__EXCERPTED RECORDS__

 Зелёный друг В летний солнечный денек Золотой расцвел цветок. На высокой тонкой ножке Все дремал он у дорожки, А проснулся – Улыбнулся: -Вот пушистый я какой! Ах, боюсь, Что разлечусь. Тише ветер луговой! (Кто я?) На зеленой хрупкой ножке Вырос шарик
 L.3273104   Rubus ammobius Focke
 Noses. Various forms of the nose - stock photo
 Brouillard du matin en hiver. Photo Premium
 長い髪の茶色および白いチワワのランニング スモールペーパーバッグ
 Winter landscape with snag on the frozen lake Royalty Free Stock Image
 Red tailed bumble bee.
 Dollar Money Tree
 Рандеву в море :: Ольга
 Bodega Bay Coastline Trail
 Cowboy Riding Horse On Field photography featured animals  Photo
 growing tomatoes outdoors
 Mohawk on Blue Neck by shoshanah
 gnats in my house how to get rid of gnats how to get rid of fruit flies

__YOUR GOAL__
Retype only the lines above between the line with "Rubus ammobius Focke" and the line with "Bodega Bay Coastline Trail", counting those two lines as well, and keep every character as it is.

__EXERCISE RESPONSE__
 L.3273104   Rubus ammobius Focke
 Noses. Various forms of the nose - stock photo
 Brouillard du matin en hiver. Photo Premium
 長い髪の茶色および白いチワワのランニング スモールペーパーバッグ
 Winter landscape with snag on the frozen lake Royalty Free Stock Image
 Red tailed bumble bee.
 Dollar Money Tree
 Рандеву в море :: Ольга
 Bodega Bay Coastline Trail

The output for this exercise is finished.